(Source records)
=-=-=

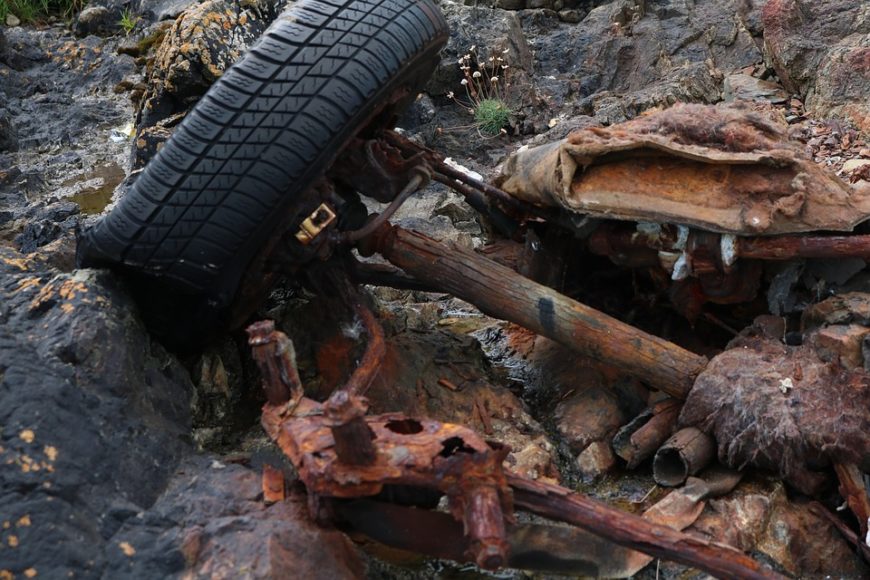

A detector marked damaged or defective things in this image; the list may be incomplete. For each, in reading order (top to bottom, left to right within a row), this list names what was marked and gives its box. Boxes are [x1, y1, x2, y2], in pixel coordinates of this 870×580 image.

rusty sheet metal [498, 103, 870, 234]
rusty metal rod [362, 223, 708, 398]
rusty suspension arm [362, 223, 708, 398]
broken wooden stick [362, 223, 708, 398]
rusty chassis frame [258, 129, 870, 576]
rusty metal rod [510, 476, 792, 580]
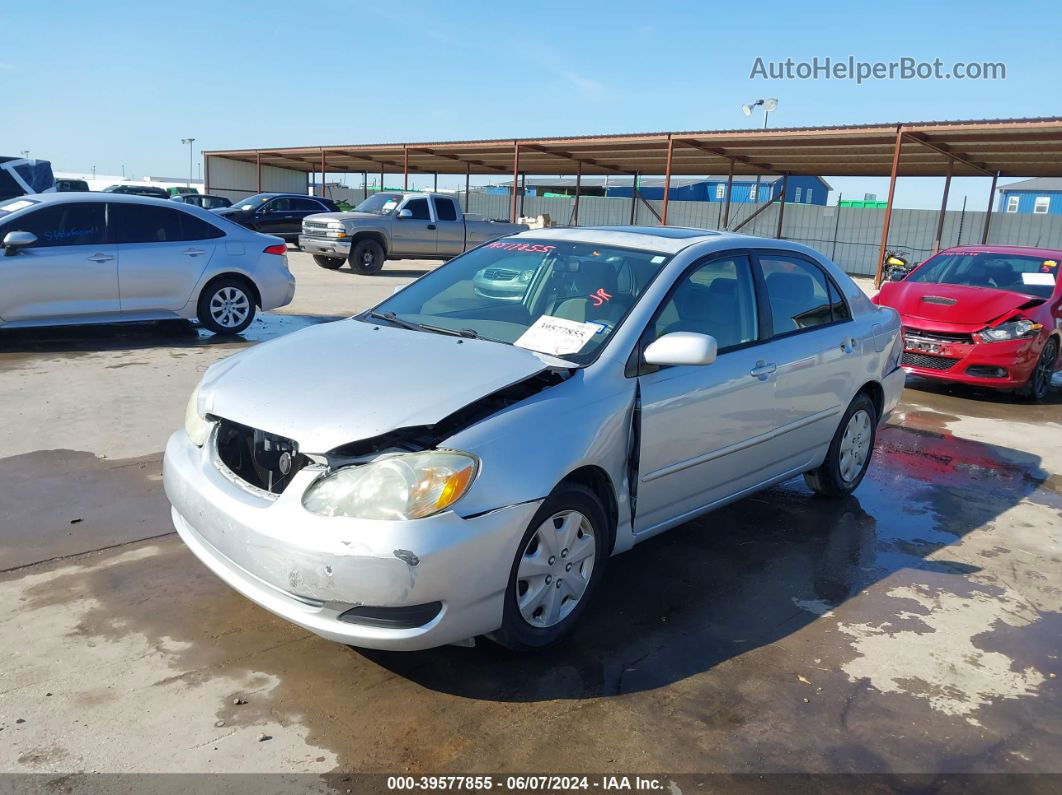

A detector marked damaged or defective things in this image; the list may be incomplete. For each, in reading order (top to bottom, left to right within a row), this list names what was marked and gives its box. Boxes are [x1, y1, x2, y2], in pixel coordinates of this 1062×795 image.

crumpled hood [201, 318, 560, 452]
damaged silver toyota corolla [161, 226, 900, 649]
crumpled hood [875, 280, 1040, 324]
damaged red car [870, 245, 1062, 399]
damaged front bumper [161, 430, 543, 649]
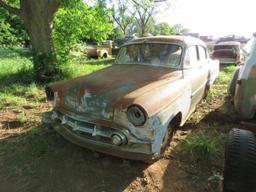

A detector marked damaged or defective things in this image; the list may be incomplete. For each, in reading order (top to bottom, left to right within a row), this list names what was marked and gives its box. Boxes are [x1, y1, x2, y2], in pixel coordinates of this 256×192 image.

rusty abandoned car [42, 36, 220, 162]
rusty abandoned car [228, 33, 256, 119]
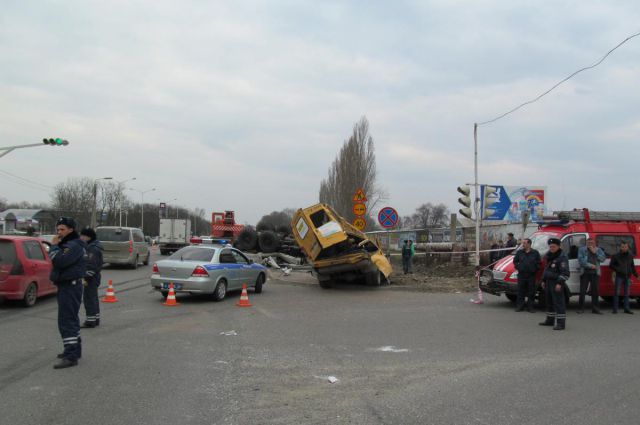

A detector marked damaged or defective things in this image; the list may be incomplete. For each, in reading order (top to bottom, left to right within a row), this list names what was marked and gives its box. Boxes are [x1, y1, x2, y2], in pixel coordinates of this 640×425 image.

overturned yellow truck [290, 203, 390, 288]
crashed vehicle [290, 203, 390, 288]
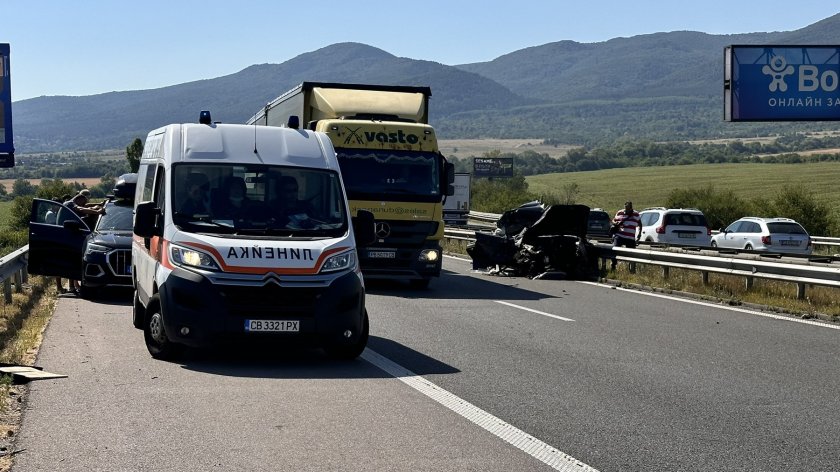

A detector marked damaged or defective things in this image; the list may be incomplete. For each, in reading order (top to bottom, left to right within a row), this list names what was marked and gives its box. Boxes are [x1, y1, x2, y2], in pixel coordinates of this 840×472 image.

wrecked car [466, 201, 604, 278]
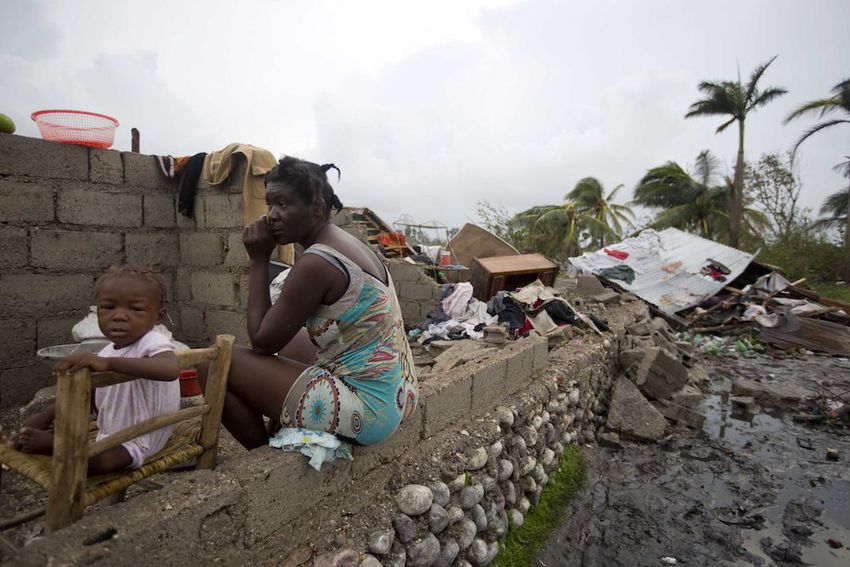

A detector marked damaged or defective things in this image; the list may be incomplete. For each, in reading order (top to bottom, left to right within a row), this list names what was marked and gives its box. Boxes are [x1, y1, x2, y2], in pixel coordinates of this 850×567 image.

=-=-=

_Task requirements_
Copy out, word for word, the stretch of the data from its start through the line containing "crashed vehicle [290, 203, 390, 288]", with both ends included. Leave the pictures out of your answer.

_Exercise response_
A detector marked damaged or defective things in this image; the list may be incomplete. For each, in reading order (top to bottom, left to right within a row), this list names what was marked and gives its box. Boxes are [x1, y1, x2, y2], in pixel coordinates of this 870×580 image.

rusty sheet metal [498, 103, 870, 234]
rusty metal rod [362, 223, 708, 398]
rusty suspension arm [362, 223, 708, 398]
broken wooden stick [362, 223, 708, 398]
rusty chassis frame [258, 129, 870, 576]
rusty metal rod [510, 476, 792, 580]

A detector marked damaged or defective things in this image; the list may be incomplete. For each, in reading order (top to bottom, left to right within a row), this list names what was marked and gives its box. Boxes are [x1, y1, x2, y2], in pixel coordinates of this 1062×795 image.

crumpled hood [201, 318, 560, 452]
damaged silver toyota corolla [161, 226, 900, 649]
crumpled hood [875, 280, 1040, 324]
damaged red car [870, 245, 1062, 399]
damaged front bumper [161, 430, 543, 649]

A detector marked damaged or defective things in this image; the list may be incomplete. For each, in reading order (top to bottom, left to right within a row), this list names what was marked and gives its box. Boxes are [x1, y1, x2, y2], in pixel coordinates of this 256×192 image.

rusty abandoned car [42, 36, 220, 162]
rusty abandoned car [228, 33, 256, 119]

A detector marked damaged or defective things in this image; the list may be incomplete. For each, in reading order (top to bottom, left to right within a row), this list names what was marked and gives its box. Boxes are [x1, y1, x2, y2], in pixel coordinates of this 640×425 image.

overturned yellow truck [290, 203, 390, 288]
crashed vehicle [290, 203, 390, 288]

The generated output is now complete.